Pemikiran Weber tentang verstehen lebih sering ditemukan di kalangan
sejarawan Jerman pada zamannya dan berasal dari bidang yang dikenal dengan
hermeneutika. Hermeneutika adalah pendekatan khusus terhadap pemahaman dan
penafsiran tulisan-tulisan yang dipublikasikan. Tujuannya adalah memahami
pemikiran pengarang maupun struktur dasar teks. Weber dan lainnya berusaha
memperluas gagasannya dari pemahaman teks kepada pemahaman kehidupan sosial :
memahami aktor, interaksi, dan seluruh sejarah manusia. Satu kesalahpahaman
yang sering terjadi menyangkut konsep verstehen
adalah bahwa dia dipahami sekedar sebagai penggunaan intuisi, irasional,
dan subyektif. Namun secara kategoris Weber menolak gagasan bahwa verstehen
hanya melibatkan intuisi, keterlibatan berdasarkan simpati, atau empati.
Baginya, verstehen melibatkan penelitian sistematis dan ketat dan bukannya
hanya sekedar merasakan teks atau fenomena sosial. Dengan kata lain, bagi Weber
verstehen adalah prosedur studi yang rasional. Sejumlah orang menafsirkan
verstehen, pernyataan-pernyataan Weber, tampaknya terbukti kuat dari sisi
penafsiran level individu terhadap verstehen. Namun sejumlah orang juga
menafsirkan bahwa verstehen yang dinyatakan oleh Weber adalah sebagai teknik
yang bertujuan untuk memahami kebudayaan. Seiring dengan hal tersebut, W.G.
Runciman (1972) dan Murray Weax (1967) melihat verstehen sebagai alat untuk
mempelajari kebudayaan dan bahasa tertentu.
Max Weber juga memasukkan problem
pemahaman dalam pendekatan sosiologisnya, yang sebagaimana cenderung ia
tekankan adalah salah satu tipe sosiologis dari sekian kemungkinan lain. Karena
itulah ia menyebut perspektifnya sebagai sosiologi interpretatif atau
pemahaman. Menjadi ciri khas rasional dan positivisnya bahwa ia mentransformasikan
konsep tentang pemahaman. Meski begitu baginya pemahaman tetap merupakan sebuah
pendekatan unik terhadap moral atau ilmu-ilmu budaya, yang lebih berurusan
dengan manusia ketimbang dengan binatang atau kehidupan non hayati lainnya.
Manusia bisa memahami atau berusaha memahami niatnya sendiri melalui
instropeksi, dan ia bisa menginterpretasikan perbuatan orang lain sehubungan
dengan niatan yang mereka akui atau diduga mereka punyai.
Dengan kata lain verstehen adalah suatu metode pendekatan yang berusaha
untuk mengerti makna yang mendasari dan mengitari peristiwa sosial dan
historis.
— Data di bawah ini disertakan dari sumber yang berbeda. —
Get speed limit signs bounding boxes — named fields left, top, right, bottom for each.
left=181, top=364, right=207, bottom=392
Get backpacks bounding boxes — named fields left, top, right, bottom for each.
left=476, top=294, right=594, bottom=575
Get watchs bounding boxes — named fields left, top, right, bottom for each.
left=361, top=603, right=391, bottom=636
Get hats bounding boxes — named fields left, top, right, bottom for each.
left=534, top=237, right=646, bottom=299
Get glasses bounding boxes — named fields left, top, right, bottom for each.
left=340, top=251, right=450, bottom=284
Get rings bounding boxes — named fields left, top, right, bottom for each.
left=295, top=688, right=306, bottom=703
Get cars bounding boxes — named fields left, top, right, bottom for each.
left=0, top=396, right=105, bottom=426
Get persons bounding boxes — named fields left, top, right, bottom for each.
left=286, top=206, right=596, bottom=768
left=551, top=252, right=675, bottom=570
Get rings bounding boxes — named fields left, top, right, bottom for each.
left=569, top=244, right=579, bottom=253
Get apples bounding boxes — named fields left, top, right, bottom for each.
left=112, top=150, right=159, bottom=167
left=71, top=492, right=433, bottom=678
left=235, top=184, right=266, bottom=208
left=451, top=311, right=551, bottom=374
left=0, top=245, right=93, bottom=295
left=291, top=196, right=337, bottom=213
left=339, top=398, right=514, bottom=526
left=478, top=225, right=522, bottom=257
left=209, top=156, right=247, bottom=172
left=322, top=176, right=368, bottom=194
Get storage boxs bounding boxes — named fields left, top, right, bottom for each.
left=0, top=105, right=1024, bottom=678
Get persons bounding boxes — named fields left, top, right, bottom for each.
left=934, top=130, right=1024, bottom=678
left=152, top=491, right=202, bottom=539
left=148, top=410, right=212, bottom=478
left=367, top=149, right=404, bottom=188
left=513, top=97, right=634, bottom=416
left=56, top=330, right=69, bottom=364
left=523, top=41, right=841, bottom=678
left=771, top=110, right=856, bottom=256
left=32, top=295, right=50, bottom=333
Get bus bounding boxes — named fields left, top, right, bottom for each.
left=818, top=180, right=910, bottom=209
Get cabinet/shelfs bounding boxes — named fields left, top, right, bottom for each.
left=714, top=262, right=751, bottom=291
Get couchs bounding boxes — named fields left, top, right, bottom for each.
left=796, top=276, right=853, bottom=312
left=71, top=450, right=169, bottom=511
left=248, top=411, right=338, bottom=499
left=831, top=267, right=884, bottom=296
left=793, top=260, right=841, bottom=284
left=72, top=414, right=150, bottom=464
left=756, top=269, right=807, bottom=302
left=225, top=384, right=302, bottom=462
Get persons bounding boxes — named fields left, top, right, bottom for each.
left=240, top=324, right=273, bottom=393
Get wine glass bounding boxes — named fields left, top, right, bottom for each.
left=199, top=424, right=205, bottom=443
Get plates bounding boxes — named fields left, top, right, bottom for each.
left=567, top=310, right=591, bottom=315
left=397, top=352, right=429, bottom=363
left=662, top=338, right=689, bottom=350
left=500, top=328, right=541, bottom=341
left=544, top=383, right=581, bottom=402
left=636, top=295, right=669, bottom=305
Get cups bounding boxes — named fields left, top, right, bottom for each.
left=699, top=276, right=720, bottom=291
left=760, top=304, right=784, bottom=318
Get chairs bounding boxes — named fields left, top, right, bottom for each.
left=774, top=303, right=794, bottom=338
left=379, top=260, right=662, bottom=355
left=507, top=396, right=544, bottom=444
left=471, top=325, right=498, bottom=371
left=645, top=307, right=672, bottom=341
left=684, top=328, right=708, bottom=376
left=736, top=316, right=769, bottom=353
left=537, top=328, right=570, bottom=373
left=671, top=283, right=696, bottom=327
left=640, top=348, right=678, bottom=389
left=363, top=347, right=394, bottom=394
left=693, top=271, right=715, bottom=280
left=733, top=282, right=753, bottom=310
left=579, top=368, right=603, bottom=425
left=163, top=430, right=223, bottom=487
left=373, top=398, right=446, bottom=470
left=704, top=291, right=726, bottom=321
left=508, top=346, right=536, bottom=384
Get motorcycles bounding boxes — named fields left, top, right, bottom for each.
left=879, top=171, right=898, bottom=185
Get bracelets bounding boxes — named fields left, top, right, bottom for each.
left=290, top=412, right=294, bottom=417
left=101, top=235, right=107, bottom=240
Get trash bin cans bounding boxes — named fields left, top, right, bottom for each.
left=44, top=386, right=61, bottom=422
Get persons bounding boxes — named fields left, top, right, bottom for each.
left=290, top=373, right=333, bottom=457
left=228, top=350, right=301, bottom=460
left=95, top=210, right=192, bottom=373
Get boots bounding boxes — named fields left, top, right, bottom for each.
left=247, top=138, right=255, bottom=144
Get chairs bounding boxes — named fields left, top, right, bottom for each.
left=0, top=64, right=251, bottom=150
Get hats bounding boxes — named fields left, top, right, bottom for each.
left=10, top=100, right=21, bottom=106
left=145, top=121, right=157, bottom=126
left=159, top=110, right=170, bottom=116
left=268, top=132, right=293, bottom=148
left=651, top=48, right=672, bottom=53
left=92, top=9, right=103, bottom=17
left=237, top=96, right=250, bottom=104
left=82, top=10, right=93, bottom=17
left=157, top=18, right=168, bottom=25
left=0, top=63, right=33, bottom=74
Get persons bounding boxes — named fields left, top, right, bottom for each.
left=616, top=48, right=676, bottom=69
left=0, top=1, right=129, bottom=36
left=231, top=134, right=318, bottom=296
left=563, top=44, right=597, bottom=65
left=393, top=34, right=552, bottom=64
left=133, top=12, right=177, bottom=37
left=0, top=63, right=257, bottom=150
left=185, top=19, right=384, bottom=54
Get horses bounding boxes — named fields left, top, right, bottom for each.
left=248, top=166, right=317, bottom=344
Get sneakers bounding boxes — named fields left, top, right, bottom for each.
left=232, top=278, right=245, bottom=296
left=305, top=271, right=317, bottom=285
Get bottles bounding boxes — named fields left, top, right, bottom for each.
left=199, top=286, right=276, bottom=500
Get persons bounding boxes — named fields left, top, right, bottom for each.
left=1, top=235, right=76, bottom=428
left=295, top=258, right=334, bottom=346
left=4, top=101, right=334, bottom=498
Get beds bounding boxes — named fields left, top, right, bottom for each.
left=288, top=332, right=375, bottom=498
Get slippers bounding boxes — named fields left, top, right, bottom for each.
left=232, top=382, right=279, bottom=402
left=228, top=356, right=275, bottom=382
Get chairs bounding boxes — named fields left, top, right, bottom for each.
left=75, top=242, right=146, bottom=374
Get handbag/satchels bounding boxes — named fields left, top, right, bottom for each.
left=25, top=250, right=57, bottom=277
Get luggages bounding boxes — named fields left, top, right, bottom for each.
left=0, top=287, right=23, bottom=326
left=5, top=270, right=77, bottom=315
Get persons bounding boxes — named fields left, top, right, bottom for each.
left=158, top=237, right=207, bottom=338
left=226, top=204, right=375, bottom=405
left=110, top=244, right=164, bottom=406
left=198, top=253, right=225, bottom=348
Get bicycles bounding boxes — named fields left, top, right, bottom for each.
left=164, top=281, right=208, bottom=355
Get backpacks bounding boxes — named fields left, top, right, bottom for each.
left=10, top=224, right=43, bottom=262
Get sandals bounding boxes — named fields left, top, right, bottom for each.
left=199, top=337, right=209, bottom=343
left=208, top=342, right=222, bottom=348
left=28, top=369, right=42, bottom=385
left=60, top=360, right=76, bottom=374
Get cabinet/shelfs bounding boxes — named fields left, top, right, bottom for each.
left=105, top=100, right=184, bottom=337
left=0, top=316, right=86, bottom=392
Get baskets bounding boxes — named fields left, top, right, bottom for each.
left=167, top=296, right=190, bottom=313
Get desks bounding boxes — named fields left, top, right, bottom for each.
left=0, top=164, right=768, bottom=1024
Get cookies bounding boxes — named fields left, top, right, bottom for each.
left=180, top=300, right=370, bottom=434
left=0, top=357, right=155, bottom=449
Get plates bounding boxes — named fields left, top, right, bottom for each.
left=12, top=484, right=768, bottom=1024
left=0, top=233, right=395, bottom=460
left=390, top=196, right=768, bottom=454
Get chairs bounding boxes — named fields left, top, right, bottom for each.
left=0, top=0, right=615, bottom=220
Pendekatan ini bertolak dari gagasan bahwa tiap situasi sosial
didukung oleh jaringan makna yang dibuat oleh para aktor yang terlibat di
dalamnya.
Namun dalam berjalannya waktu teori ini banyak mendapatkan kritikan. Kritik yang
berkaitan mengenai metode verstehen menganggap Weber terperangkap di antara dua
persoalan terkait dengan verstehen ini. Di satu sisi, verstehen tidak bisa
semata – mata berarti intuisi subjektif karena demikian, maka verstehen tidak
akan ilmiah. Di sisi lain, sosiolog tidak dapat begitu saja menyatakan makna
objektif fenomena sosial. Weber menandaskan bahwa metode ini terletak di antara
dua pilihan, tapi sayangnya dia tidak pernah menjelaskan bagaimana itu bisa
terjadi.
3. Kausalitas
Yang dimaksud Weber dengan kausalitas adalah kemungkinan suatu peristiwa
diikuti atau disertai peserta lainnya. Menurut Weber tidak cukup hanya mencari
keajekan historis, pengulangan, dan kepararelan, sebagaimana yang dilakukan
sejarawan. Namun, penelitian harus melihat alasan, sekaligus makna, perubahan –
perubahan historis. Max weber bekerja dengan pendekatan multikausal dimana
“sekumpulan pengaruh interaktif sering kali menjadi faktor kausal efektif”.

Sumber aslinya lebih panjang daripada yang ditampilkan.